CHANGES IN INDUSTRY STRUCTURE AND MARKET CONDITIONS COULD LEAD TO CHARGES RELATED
TO DISCONTINUANCES OF CERTAIN OF OUR PRODUCTS OR BUSINESSES, ASSET IMPAIRMENTS AND
WORKFORCE REDUCTIONS
In response to changes in industry and market conditions, we may be required to strategically realign our resources and to
consider restructuring, disposing of, or otherwise exiting businesses. Any resource realignment, or decision to limit investment
in or dispose of or otherwise exit businesses, may result in the recording of special charges, such as inventory and technology-
related write-offs, workforce reduction costs, charges relating to consolidation of excess facilities, or claims from third parties
who were resellers or users of discontinued products. Our estimates with respect to the useful life or ultimate recoverability of
our carrying basis of assets, including purchased intangible assets, could change as a result of such assessments and decisions.
Although in certain instances our supply agreements allow us the option to cancel, reschedule, and adjust our requirements
based on our business needs prior to firm orders being placed, our loss contingencies may include liabilities for contracts that
we cannot cancel with contract manufacturers and suppliers. Further, our estimates relating to the liabilities for excess
facilities are affected by changes in real estate market conditions. Additionally, we are required to perform goodwill
impairment tests on an annual basis and between annual tests in certain circumstances, and future goodwill impairment tests
may result in a charge to earnings.
In August 2013, we announced that we are rebalancing our resources with a workforce reduction plan that will impact
approximately 4,000 employees or 5% of our global workforce. We expect to take action under this plan beginning in the first
quarter of fiscal 2014, and we expect to incur significant charges as a result of these activities. The implementation of this
workforce reduction plan may be disruptive to our business, and following completion of the workforce reduction plan our
business may not be more efficient or effective than prior to implementation of the plan. Our restructuring activities, including
any related charges and the impact of the related headcount reductions, could have a material adverse effect on our business,
operating results, and financial condition.

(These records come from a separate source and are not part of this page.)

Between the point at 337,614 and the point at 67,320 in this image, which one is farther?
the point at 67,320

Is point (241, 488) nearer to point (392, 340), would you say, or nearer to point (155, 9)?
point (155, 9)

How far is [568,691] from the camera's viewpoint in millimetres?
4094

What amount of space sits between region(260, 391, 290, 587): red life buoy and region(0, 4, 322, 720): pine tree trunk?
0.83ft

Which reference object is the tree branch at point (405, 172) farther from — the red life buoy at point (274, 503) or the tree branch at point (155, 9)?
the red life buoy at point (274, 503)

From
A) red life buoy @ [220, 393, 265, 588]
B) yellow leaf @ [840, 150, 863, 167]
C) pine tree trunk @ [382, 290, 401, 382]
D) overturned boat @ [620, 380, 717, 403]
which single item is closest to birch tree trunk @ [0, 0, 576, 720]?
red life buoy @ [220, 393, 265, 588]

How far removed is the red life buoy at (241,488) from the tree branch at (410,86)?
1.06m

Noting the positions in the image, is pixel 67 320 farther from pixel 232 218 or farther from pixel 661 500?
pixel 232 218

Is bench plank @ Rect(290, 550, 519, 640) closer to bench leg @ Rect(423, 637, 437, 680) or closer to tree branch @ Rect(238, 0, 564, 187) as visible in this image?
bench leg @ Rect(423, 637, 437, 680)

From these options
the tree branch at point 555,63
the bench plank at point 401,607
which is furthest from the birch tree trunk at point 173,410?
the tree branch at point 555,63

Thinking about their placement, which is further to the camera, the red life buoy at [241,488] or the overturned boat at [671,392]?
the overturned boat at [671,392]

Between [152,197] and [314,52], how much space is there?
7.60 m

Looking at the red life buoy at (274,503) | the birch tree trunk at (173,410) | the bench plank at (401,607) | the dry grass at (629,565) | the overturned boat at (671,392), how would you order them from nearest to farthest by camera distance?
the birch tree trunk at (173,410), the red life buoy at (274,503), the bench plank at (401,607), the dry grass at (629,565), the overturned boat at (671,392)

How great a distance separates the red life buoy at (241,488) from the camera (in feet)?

OVER THE LONG TERM WE INTEND TO INVEST IN ENGINEERING, SALES, SERVICE, MARKETING AND
MANUFACTURING ACTIVITIES, AND THESE INVESTMENTS MAY ACHIEVE DELAYED, OR LOWER THAN
EXPECTED, BENEFITS WHICH COULD HARM OUR OPERATING RESULTS
While we intend to focus on managing our costs and expenses, over the long term, we also intend to invest in personnel and
other resources related to our engineering, sales, service, marketing and manufacturing functions as we focus on our
foundational priorities, such as leadership in our core routing, switching and services, including security and mobility
solutions; collaboration; data center virtualization and cloud; video; and architectures for business transformation. We are
likely to recognize the costs associated with these investments earlier than some of the anticipated benefits, and the return on
these investments may be lower, or may develop more slowly, than we expect. If we do not achieve the benefits anticipated
from these investments, or if the achievement of these benefits is delayed, our operating results may be adversely affected.